# [Exercice proposé A]
Selon l'article sur Kamala Harris et la Chine, combien de fois Harris s'est-elle rendue à l'étranger depuis son entrée en fonction ?
-------- Extrait fourni --------
Le discours d’ouverture de Kamala Harris devant les démocrates américains jeudi soir a eu un public loin de la salle de congrès de Chicago : les décideurs politiques à Pékin.

Pour les dirigeants chinois, qui se préparaient à ce qu’ils considéraient comme un choix désagréable entre deux faucons connus, le président sortant Joe Biden et son rival républicain Donald Trump, l’ascension soudaine de Harris le mois dernier a ajouté davantage d’incertitude à ce qui était déjà une élection cruciale pour les relations entre les États-Unis et la Chine.

L’administration du président Xi Jinping va maintenant analyser les déclarations et le bilan du vice-président pour trouver des indices sur la position d’une administration Harris à l’égard des relations avec Pékin – et si elle serait préférable à un second mandat de Trump.

« Trump et Kamala Harris sont deux bols de poison pour Pékin », a déclaré Zhao Minghao, professeur à l’Institut d’études internationales et au Centre d’études américaines de l’Université Fudan. « Tous deux voient la Chine comme un concurrent, voire un adversaire. »

Alors que Harris a coparrainé des projets de loi lorsqu’elle était sénatrice défendant les droits de l’homme à Hong Kong et au Xinjiang, la région du nord-ouest où Pékin a détenu près d’un million de personnes, principalement des minorités musulmanes ouïghoures, Trump a lancé la guerre commerciale et a promis des droits de douane plus élevés sur les produits chinois s’il gagnait à nouveau.

Harris n’a mentionné la Chine qu’une seule fois dans son discours à la convention démocrate, s’engageant à garantir que « l’Amérique – et non la Chine – remporte la compétition pour le 21e siècle ».

Trump, en revanche, a fait référence à la Chine 14 fois lors de la Convention nationale républicaine le mois dernier, se vantant notamment d’avoir tenu Pékin « à distance » pendant sa présidence et déplorant la perte de la base aérienne de Bagram en Afghanistan, qui, selon lui, se trouvait « à une heure de l’endroit où la Chine fabrique ses armes nucléaires », une menace implicite.

« Les gens savent beaucoup de choses sur Trump et sur la manière dont il entend gouverner s’il est élu », a déclaré Thomas Qitong Cao, professeur adjoint à la Fletcher School of International Affairs de l’université Tufts. « En ce qui concerne Harris, le mystère demeure. »

La vice-présidente américaine Kamala Harris, à gauche, et le président chinois Xi Jinping lors du sommet de l’Apec à Bangkok en 2022 © La Maison Blanche/Communiqué via Reuters

Avant de devenir vice-présidente, Mme Harris, qui n’a jamais mis les pieds en Chine, était relativement peu exposée aux affaires étrangères. Depuis son entrée en fonction, elle s’est rendue à l’étranger 17 fois, notamment quatre fois en Asie de l’Est, où elle a brièvement rencontré Xi Jinping en Thaïlande en 2022 et a côtoyé son numéro deux, le Premier ministre Li Qiang, à Jakarta l’année dernière.
-------- Entrées affichées --------
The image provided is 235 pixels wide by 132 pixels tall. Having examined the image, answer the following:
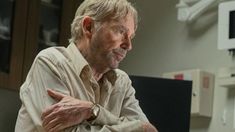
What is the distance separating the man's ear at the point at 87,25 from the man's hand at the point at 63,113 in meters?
0.25

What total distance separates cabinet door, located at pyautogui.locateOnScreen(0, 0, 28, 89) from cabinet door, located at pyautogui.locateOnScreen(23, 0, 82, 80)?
5 cm

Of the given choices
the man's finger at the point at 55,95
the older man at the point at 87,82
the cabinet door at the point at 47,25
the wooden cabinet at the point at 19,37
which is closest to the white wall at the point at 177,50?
the cabinet door at the point at 47,25

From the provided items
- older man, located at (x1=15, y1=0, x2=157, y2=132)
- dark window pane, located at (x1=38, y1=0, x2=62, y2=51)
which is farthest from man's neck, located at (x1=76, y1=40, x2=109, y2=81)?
dark window pane, located at (x1=38, y1=0, x2=62, y2=51)

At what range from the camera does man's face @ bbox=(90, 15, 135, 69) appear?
5.21ft

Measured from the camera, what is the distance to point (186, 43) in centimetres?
325

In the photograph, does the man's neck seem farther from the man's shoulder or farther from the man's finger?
the man's finger

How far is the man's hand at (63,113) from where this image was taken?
145 cm

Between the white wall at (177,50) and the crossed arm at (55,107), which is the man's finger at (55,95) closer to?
the crossed arm at (55,107)

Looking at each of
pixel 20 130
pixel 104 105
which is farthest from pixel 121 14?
pixel 20 130

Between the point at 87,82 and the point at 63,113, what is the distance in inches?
6.2

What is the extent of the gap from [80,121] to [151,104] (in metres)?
1.31

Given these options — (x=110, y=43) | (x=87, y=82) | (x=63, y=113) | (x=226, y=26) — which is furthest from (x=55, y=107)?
(x=226, y=26)

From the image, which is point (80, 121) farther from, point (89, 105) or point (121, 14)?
point (121, 14)

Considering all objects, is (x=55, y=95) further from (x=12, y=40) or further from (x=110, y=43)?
--------
# [Exercice proposé B]
Repérez toutes les lignes de la liste qui contiennent la chaîne « Between », en tenant compte de la casse.

# [Réponse complète A]
Elle s'est rendue à l'étranger 17 fois.

# [Réponse complète B]
Between the white wall at (177,50) and the crossed arm at (55,107), which is the man's finger at (55,95) closer to?
Between the point at 87,82 and the point at 63,113, what is the distance in inches?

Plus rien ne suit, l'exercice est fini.